Start of The input

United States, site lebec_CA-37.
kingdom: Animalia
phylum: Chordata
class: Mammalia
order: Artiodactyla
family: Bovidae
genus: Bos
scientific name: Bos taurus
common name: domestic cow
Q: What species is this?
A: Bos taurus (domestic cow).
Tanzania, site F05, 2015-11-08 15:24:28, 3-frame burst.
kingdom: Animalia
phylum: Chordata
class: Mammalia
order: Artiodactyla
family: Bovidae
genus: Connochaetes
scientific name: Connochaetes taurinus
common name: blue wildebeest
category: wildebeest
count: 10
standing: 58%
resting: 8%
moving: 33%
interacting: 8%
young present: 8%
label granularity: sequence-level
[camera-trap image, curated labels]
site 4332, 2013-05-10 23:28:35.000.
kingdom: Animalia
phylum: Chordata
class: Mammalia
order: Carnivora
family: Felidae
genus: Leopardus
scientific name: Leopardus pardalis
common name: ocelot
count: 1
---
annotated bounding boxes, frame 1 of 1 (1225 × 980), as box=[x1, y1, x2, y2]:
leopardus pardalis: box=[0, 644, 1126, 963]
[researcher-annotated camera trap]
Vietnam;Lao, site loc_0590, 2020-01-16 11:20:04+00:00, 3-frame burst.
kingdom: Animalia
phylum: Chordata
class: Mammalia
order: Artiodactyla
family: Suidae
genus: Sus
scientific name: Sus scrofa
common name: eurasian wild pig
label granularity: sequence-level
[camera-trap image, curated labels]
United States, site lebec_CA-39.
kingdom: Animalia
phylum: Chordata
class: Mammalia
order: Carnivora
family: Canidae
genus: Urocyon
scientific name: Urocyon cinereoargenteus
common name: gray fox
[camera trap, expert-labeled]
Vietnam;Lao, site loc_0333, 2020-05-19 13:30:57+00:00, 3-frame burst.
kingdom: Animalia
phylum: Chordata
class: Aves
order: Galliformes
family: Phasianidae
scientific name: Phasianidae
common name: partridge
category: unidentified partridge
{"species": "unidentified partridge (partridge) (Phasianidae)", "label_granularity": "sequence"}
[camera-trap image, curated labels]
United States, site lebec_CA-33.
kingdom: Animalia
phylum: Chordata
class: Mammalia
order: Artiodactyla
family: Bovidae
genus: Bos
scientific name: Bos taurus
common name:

End of The input

# What is being asked
Identify every line above with the string "family" in it. Copy those lines.

# Exercise answer
family: Bovidae
family: Bovidae
family: Felidae
family: Suidae
family: Canidae
family: Phasianidae
family: Bovidae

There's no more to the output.